I been looking at the ride map, it's mosty flat with a -1 grade hill in the beginning then +1,+2 grade hills along the course. The end is a +3 grade hill. I think I didn't keep up with the gear changes. A few point a saw my cadence up at 110 rpm. I also rode over to the road of the test. It was a 50 min ride. I was thinking this would have me warmed up. 
I will try again on tuesday on the trainer to see what I come up with.


----------



## Clyde250 (Feb 24, 2007)

Mine came in at 187 on a trainer.


----------



## ZoSoSwiM (Mar 7, 2008)

Inside most people will find their heart rate a little higher than it is outside. Even with a fan or multiple fans blowing on your body you still overheat more indoors. Plus outside perceived exertion is usually lower than when training indoors. 

If you test indoors continue testing indoors. Don't test inside a few times then test outside. Choose one and stick with it. The reason for this is minimizing change. Even though it's mentally easier to hammer your legs off outside testing indoors is more consistent. No wind.. no changing terrain... no cars.. or dogs.


----------



## Kendogz161 (Aug 17, 2007)

Thank you, tomorrow I will try it indoors and see what I come up with. Will the heart rate numbers be ok for training or will the test value be too high that I would be training at the wrong zones when riding outdoors?


----------



## ZoSoSwiM (Mar 7, 2008)

Variability in heart rate from day to day and workout to workout make heart rate zones more of a guide than a strict zone. Just make sure you test the same every time.
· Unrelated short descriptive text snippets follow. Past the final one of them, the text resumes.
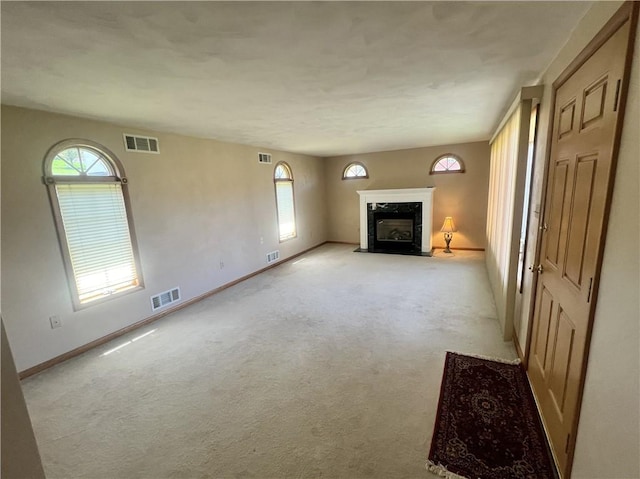 unfurnished living room with a premium fireplace, visible vents, and a wealth of natural light
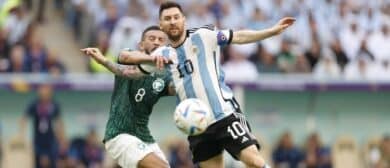 Argentina forward Lionel Messi (10) battles for the ball against Saudi Arabia midfielder Abdulellah Al-Malki (8) during a group stage match during the 2022 World Cup at Lusail Stadium.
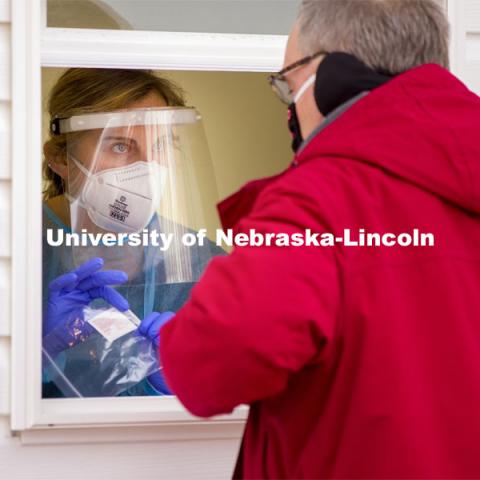 Bria Foley, senior in pre-med and a student worker for the saliva testing, hands the package of vial, straw and alcohol wipe to a walk-up tester Tuesday morning. Saliva testing at East Stadium loop site. January 19, 2021. Photo by Craig Chandler / University Communication.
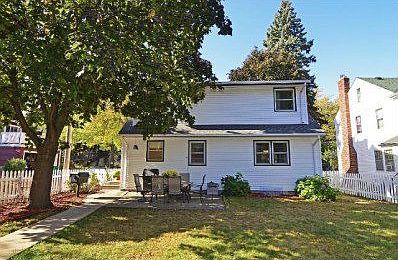 Private back yard with patio and extensive landscaping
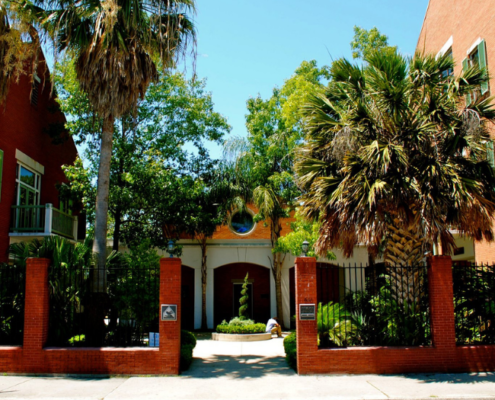 Front gates and courtyard of Covenant House New Orleans on a sunny day.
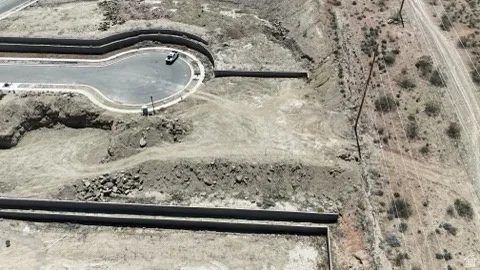 Developing land parcel featuring a cul-de-sac and graded building sites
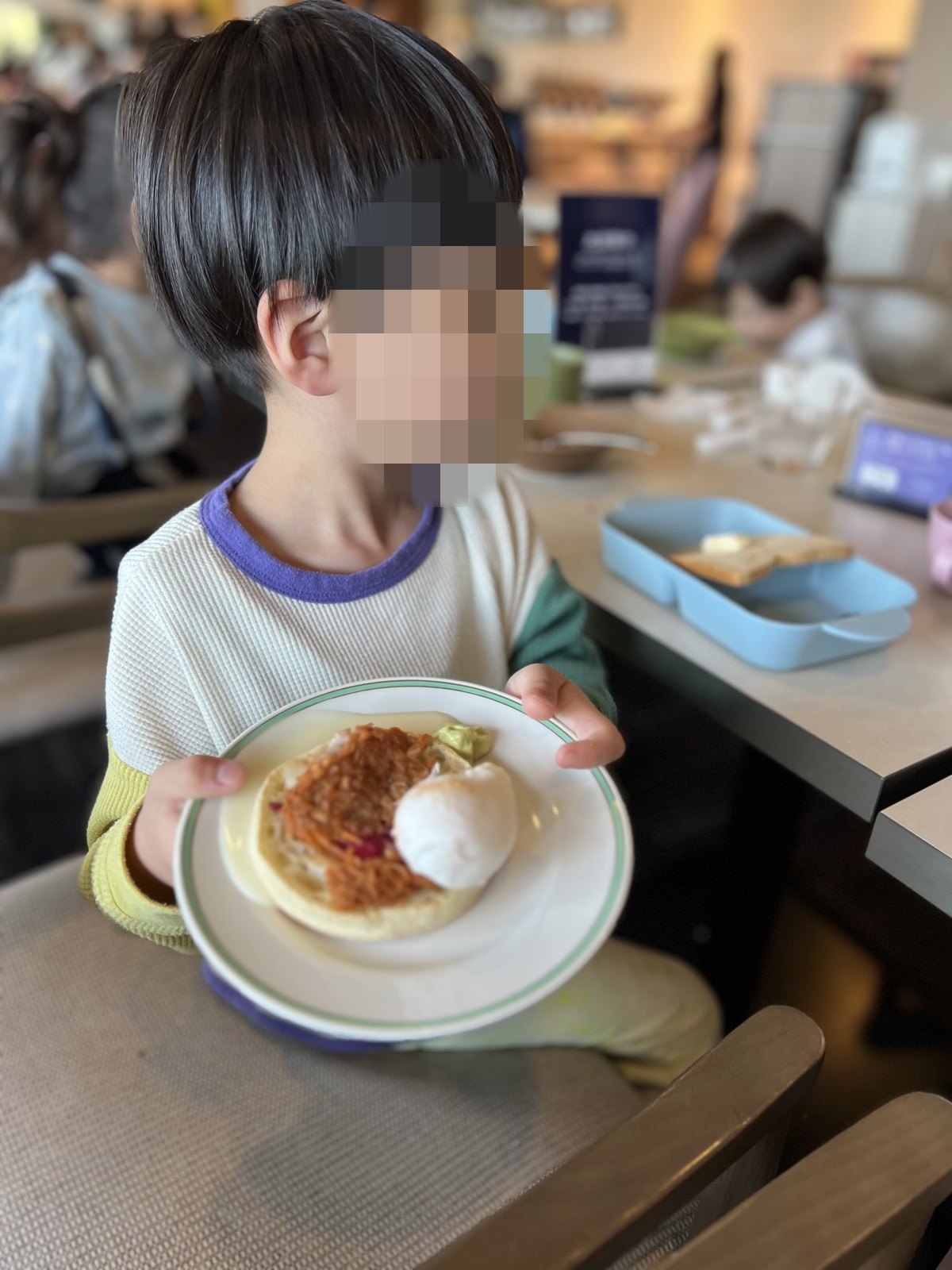 自分で取ってきた料理をお皿にのせた子ども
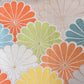 Detailed view of vintage women's white silk fukuro obi with colourful chrysanthemum motif.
Same tire pressure.. same gear... same everything. Minimize the external stuff so your effort is what matters. Keep yourself cool with a couple fans and go at it. Don't get stuck on the numbers though. 

Your heart isn't going to change very much.. 160bpm is the same inside as it is outside..A few beats up or down won't change anything really.


----------



## Kendogz161 (Aug 17, 2007)

Guys thanks for all the input. I finding out that training for the first time is a big learning curve. I'll see what I come up with tomorrow. I find this test easier to do indoors because it's a more control setting.


----------



## Kendogz161 (Aug 17, 2007)

Ok just did the test on the trainer, I got first run 183 bpm max, 176 bpm avg. On the second run 171 bpm max, 161 bpm avg. I gave myself a 10 min recovery between efforts but I never felt as if I gave my all on the second try. I was still feeling fatigue from the first effort. I'll try again in a few weeks and see if this improves.


----------